Uncategorized

Chinese author Zhang Yueran to visit UK in May 2023 with her translator Jeremy Tiang

Described by Ian McEwan as ‘ a triumph’ , this story of friendship, trauma, family secrets and the aftermath of the Cultural Revolution caught the imagination of reviewers and readers everywhere.

Yueran will be speaking at the Oxford China Centre on  Wednesday 17 May at 5 pm in the Dickson Poon Building, Canterbury Road, Oxford, OX2 6LU

To find out more, or book a ticket visit the website:

Zhang Yueran speaking at China Centre – Oxford Talks

Here is what some of the reviewers said about Cocoon:

A magnificent, resonant book, both a detective story and a philosophical investigation, told through two narratives that merge in unconventional ways: time slips back and forth as three generations seem to meld into one another.
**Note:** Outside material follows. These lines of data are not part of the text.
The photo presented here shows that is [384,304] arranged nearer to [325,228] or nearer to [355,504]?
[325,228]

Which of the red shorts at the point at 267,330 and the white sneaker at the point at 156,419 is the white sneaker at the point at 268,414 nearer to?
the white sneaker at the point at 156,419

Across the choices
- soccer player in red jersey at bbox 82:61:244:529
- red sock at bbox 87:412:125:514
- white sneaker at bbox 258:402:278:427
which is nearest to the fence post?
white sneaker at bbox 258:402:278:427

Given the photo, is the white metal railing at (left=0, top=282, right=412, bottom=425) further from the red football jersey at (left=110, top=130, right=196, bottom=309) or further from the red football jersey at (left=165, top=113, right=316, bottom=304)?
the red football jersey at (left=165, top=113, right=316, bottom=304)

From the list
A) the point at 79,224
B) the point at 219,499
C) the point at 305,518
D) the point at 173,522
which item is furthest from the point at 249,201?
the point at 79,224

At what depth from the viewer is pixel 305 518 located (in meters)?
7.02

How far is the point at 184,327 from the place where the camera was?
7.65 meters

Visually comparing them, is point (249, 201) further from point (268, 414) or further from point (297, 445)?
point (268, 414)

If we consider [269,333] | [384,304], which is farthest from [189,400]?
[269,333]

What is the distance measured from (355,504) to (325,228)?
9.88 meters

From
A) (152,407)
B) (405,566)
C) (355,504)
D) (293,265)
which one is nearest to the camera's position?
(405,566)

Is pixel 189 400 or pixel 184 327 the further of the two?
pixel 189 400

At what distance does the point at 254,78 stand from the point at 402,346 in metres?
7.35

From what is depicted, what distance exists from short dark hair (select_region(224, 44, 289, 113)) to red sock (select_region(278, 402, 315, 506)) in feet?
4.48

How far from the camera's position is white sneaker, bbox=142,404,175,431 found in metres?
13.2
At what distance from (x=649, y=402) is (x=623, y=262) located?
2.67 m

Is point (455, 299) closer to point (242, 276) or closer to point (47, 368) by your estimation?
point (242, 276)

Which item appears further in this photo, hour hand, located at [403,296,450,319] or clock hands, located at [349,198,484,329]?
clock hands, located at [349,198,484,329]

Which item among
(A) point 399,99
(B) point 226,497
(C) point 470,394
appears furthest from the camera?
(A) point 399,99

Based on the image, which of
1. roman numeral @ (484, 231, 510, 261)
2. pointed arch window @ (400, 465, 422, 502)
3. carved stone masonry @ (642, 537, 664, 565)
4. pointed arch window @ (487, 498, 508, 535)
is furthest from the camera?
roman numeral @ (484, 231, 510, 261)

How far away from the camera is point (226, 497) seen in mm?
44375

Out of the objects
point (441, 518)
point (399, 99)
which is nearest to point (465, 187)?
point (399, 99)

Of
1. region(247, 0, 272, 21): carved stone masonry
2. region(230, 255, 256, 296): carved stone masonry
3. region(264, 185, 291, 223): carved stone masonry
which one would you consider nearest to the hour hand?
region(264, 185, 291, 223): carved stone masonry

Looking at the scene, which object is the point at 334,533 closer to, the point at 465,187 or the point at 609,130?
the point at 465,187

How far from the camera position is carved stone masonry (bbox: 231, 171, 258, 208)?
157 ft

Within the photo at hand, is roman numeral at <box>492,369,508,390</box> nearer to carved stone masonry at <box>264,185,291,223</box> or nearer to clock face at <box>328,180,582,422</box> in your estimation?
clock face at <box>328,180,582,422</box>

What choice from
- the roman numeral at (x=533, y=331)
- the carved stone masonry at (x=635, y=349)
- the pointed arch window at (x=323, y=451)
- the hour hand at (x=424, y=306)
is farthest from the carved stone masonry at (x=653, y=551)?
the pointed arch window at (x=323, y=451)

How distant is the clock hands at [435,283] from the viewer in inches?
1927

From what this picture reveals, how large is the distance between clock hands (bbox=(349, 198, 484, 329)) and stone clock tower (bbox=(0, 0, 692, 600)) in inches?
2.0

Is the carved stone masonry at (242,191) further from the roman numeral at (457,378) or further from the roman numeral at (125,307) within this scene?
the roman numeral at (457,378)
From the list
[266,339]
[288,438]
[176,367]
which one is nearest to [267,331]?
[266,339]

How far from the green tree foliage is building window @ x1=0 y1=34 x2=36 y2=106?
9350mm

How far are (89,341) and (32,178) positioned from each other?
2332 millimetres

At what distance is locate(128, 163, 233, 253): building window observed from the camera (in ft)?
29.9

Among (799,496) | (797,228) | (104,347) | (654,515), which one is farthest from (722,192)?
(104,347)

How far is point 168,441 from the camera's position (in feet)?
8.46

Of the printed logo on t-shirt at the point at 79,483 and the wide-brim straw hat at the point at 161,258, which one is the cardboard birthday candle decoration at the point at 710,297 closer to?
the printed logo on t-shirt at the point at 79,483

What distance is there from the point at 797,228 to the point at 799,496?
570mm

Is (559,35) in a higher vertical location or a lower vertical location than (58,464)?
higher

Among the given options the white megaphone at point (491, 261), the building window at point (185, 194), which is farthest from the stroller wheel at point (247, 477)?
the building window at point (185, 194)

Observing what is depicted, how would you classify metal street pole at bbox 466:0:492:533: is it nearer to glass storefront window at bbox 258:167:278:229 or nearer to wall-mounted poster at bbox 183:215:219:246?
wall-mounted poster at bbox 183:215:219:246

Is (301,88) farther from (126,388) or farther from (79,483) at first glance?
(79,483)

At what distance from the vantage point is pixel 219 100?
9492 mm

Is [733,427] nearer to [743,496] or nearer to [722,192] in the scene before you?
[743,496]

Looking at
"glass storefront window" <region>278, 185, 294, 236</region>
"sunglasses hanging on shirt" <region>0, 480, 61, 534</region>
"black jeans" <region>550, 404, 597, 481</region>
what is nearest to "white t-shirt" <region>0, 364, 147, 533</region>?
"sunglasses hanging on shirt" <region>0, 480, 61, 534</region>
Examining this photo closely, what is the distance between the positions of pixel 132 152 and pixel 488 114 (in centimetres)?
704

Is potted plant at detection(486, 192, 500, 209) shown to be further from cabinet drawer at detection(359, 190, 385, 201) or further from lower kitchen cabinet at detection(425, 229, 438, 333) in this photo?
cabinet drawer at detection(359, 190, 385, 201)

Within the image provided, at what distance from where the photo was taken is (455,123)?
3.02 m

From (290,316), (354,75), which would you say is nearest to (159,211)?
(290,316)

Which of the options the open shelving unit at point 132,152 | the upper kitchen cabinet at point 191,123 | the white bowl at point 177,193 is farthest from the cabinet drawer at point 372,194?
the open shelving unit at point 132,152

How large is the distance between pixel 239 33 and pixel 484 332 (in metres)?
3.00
At the novel’s heart are questions of justice, retribution, class rupture and historical reckoning. But Cocoon’s emotional power arises from a very particular phenomenon: the intimacy, and vast gulf, between fathers and their children.”
MADELEINE THIEN, Times Literary Supplement 

“Zhang Yueran’s fierce, tender, penetrating Cocoon shows how the catastrophic legacy of Mao’s Cultural Revolution blights Chinese lives.”
BOYD TONKIN’s favorite books of 2022 in The Spectator

“An irresistible siren-song of a novel by one of our most original voices … a grandfather lies in a coma, his brain destroyed by a nail and two friends reach across time and the gaps between them to unravel the mystery of that nail, a mystery that has haunted and tormented both their families. A transcendent novel that suggests that family secrets and family crimes are the nation from which none of us can ever fully escape.”
JUNOT DÍAZ, Winner of the Pulitzer Prize

“Zhang writes with fine-grained intelligence and sensitivity. … Zhang’s focus and finesse—plus the rhythmic subtlety of Tiang’s English prose—make this novel a luminous gateway into current Chinese fiction.”
Wall Street Journal

“Zhang’s prose is meticulously economical and is well served by her long-term translator, Jeremy Tiang. In this expertly constructed novel she achieves a masterful blend of narrative suspense, emotional intimacy and self-discovery: as her characters struggle to recapture their childhood friendship, unravel the reasons for the long estrangement and understand the many ways in which their own lives have been blighted by the past, they progressively reveal to the reader the generational trauma that afflicts both families, elegantly evoking the lived experience of millions more.”
The Guardian

“Zhang is unsparing in her description of the unresolved legacies of China’s recent past. She not only traces the dark shadow of revolutionary violence inflicted on the society but also questions the nature and degree of wellbeing promised by the endless curation of material self-interest.”
Irish Times

“Flickers of personal history can quietly suggest a national scale. … As the past gives up its ghosts, Cocoon becomes a tapestry.”
The Telegraph

“The nail in the skull serves as an indelible metaphor for a country for whom the wiping out of collective memory is embedded within the national psyche.”